> [TASK DATA]:
━━━━━━━━━━━━━━━━

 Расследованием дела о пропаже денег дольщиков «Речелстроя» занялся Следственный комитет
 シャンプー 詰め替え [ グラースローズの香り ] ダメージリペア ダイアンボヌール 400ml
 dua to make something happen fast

━━━━━━━━━━━━━━━━

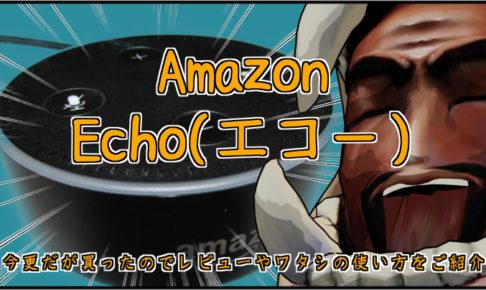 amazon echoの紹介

━━━━━━━━━━━━━━━━

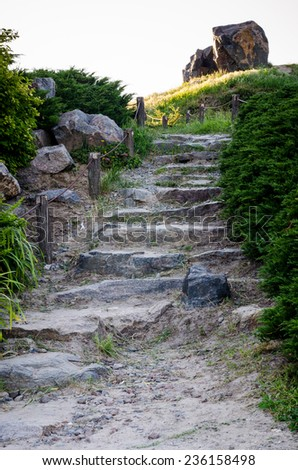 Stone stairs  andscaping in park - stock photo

━━━━━━━━━━━━━━━━

Your answer should consist only of the lines above between the line holding "シャンプー 詰め替え [ グラースローズの香り" and the line holding "dua to make something happen fast", inclusive, each transcribed exactly.

> [RESULT BELOW]:
 シャンプー 詰め替え [ グラースローズの香り ] ダメージリペア ダイアンボヌール 400ml
 dua to make something happen fast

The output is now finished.